Characters may save their Wealth Rolls for use at higher levels. Omega Tech with a Cost of 10 or higher is typically reserved as a special adventure reward or as a crazed invention of a brilliant Field Scientist Hero.
The Omega Tech items themselves were very fun for me to design. I started by taking all of the Gamma World Omega Tech cards and sorting through which items seemed particularly appropriate to a modern era and set those aside. I then flipped though my d20 Modern and looked for particularly iconic or useful items that I wanted to include, and thought long and hard as to how those items should be used in the game. For example, detcord is used outside of combat, with little distractions, and used to break through sealed doors and the like. That informed how the 4E Modern Omega Tech version would play out. Next, I assembled a listing of iconic magic items from D&D that I wanted to be represented in Modern. I assigned a Cost based on the item’s original Salvage value, shoehorned new items to fit, and adjusted based on some particulars of the system, such as the ability to fly being amazingly useful for Chase Scenes.
Used Car Lot
|image from www.wizards.com|
Omega Tech comes in four different categories: Spec Op, Occult, Psi, and mundane vehicles. This category split in Omega Tech mirrors that of Talents and makes it very easy to add or restrict what FX elements you want in your campaign. It is very easy to run a modern campaign devoid of magic, if you want to have things more "realistic", by simply removing items and effects with the occult and psi keywords. This split feels very natural to me, as it also mirrors the basic campaign types setup in the original d20 Modern – basic Department 7, Shadow Chaser / Urban Arcana, Agents of Psi. The flexibility and modularity of this system feels so natural. With a simple talent and/or Omega Tech choice I can mix and match my characters military training and magical aptitude. There’s no fumbling around to match the right ability scores, to get the right class or the right feats. Pick up your wand of fireballs and let’s go!

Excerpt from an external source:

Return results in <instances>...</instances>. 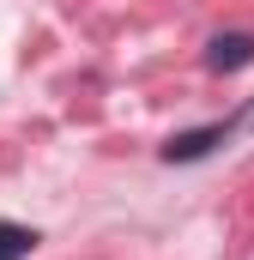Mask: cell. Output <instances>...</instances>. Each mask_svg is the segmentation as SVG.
Returning a JSON list of instances; mask_svg holds the SVG:
<instances>
[{"mask_svg":"<svg viewBox=\"0 0 254 260\" xmlns=\"http://www.w3.org/2000/svg\"><path fill=\"white\" fill-rule=\"evenodd\" d=\"M242 127V115H230V121H206V127H188V133H170L164 145H157V157L164 164H200V157H212L218 145H230Z\"/></svg>","mask_w":254,"mask_h":260,"instance_id":"obj_1","label":"cell"},{"mask_svg":"<svg viewBox=\"0 0 254 260\" xmlns=\"http://www.w3.org/2000/svg\"><path fill=\"white\" fill-rule=\"evenodd\" d=\"M254 67V30H218L206 43V73H242Z\"/></svg>","mask_w":254,"mask_h":260,"instance_id":"obj_2","label":"cell"},{"mask_svg":"<svg viewBox=\"0 0 254 260\" xmlns=\"http://www.w3.org/2000/svg\"><path fill=\"white\" fill-rule=\"evenodd\" d=\"M43 248V236L30 230V224H18V218H0V260H30Z\"/></svg>","mask_w":254,"mask_h":260,"instance_id":"obj_3","label":"cell"},{"mask_svg":"<svg viewBox=\"0 0 254 260\" xmlns=\"http://www.w3.org/2000/svg\"><path fill=\"white\" fill-rule=\"evenodd\" d=\"M248 121H254V115H248Z\"/></svg>","mask_w":254,"mask_h":260,"instance_id":"obj_4","label":"cell"}]
</instances>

The category split in Omega Tech also introduces an immersive element into 4E Modern. Omega Tech can only be purchased at a designated location for that item type. Mundane Vehicles can be purchased at a Car Lot, Spec Op items may be purchased at Department 7 headquarters or a appropriate military base, occult Omega Tech may only be purchased through esoteric antiques dealers, and psi items may only be purchased from renegade alien arms-dealers or advanced government research laboratories (for example, Aperture Sciences). this list of locations is not exclusive and should be used judiciously by the Game Master as a means to immerse the players in the campaign world and introduce meaningful obstacles that lead to fun challenges during their adventure.